Third part of the diary of Ricardo Vila, software engineer at TEIMAS, upgrading Teixo to the latest version of Rails.
The upgrade to Rails 3 also came with the need to change the servers we were using with Rails 2. We had to configure and deploy new servers with an updated OS and installed libraries. Also update all the scripts and be aware of the problems that came from having two staging and two production environments with different configurations.
Nevertheless the most relevant change came from switching the server from Unicorn to Puma. Despite it is not necessary to use Puma with Rails 3 we decided to go on with this change in order to advance this point for the next Rails upgrade we will face (Rails 4.2).
This was the most headaching part because we face a loss of performance that we do not understand at the beginning. With Rails 2 we configured several Unicorn processes on each server, depending on the CPU and RAM of the server. With Puma we wanted to change this behavior and take advantage of Puma's threads. So initially we configured only one Puma process with several threads on every frontend server,,, so our puma.rb looked like this:
puts "1 workers and 7 threads".
workers 1
# Min and Max threads per worker
threads 1, 7
At this point we didn't know that Rails 3.2 is not multithreading . So Puma with 1 worker and 7 threads is the same than 1 worker and 1 thread. With this configuration each server could only dispatch one request at a time. The other requests were waiting in Puma's queue. We notice it thanks to New Relic's monitoring tool.
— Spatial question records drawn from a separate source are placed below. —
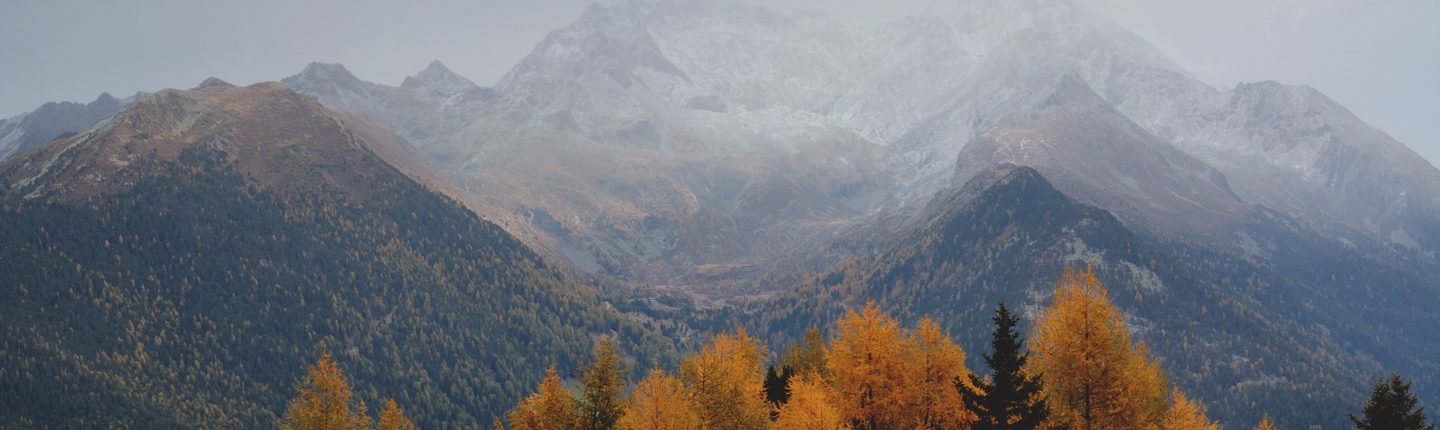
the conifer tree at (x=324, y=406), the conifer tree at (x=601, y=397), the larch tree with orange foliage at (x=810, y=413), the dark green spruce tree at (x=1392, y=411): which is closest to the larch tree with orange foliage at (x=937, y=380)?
the larch tree with orange foliage at (x=810, y=413)

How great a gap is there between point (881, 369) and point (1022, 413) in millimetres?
10588

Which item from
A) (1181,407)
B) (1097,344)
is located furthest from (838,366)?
(1181,407)

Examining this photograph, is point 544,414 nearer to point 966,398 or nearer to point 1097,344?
point 966,398

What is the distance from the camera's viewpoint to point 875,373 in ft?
181

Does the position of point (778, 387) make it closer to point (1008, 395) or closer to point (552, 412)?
point (552, 412)

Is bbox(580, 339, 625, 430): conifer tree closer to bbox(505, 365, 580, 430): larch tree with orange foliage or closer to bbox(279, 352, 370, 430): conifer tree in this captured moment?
bbox(505, 365, 580, 430): larch tree with orange foliage

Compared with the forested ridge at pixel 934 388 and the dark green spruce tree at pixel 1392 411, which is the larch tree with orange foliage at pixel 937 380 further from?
the dark green spruce tree at pixel 1392 411

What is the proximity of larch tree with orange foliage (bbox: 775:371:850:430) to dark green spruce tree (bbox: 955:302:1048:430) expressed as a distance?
7.30 m

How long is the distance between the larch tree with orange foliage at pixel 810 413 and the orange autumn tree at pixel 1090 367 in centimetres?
1088

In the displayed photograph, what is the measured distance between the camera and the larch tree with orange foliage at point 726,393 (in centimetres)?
5731

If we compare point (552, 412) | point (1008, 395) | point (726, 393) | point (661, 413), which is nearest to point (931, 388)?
point (1008, 395)

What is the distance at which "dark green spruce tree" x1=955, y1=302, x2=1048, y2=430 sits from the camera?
4562 centimetres

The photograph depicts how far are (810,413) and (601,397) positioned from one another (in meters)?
19.8

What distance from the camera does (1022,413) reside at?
150 feet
When we noticed it we changed our Puma configuration to this:
puts "5 workers and 1 threads".
workers 5
# Min and Max threads per worker
threads 1, 1
And performance returned to normal levels. We also had to fine tuning memory usage and the number of processes. Finally we adopted a gem called puma_worker_killer to keep an old behavior we had with Unicorn using a gem called unicorn_worker_killer to avoid memory problems. Those problems seem to have gone on Rails 3 so we plan to remove puma_worker_killer in the future.
At this point we had two Teixos in the Staging environment, one on Rails 2.3 (Stable) and other on Rails 3.2 (Edge). Both working with the same database and with the same Memcached server. Each version had its own set of DelayedJob workers but they all worked against the same database searching for Jobs to run. Also user sessions were stored on the database and all those things together led us to some new problems we had to deal with.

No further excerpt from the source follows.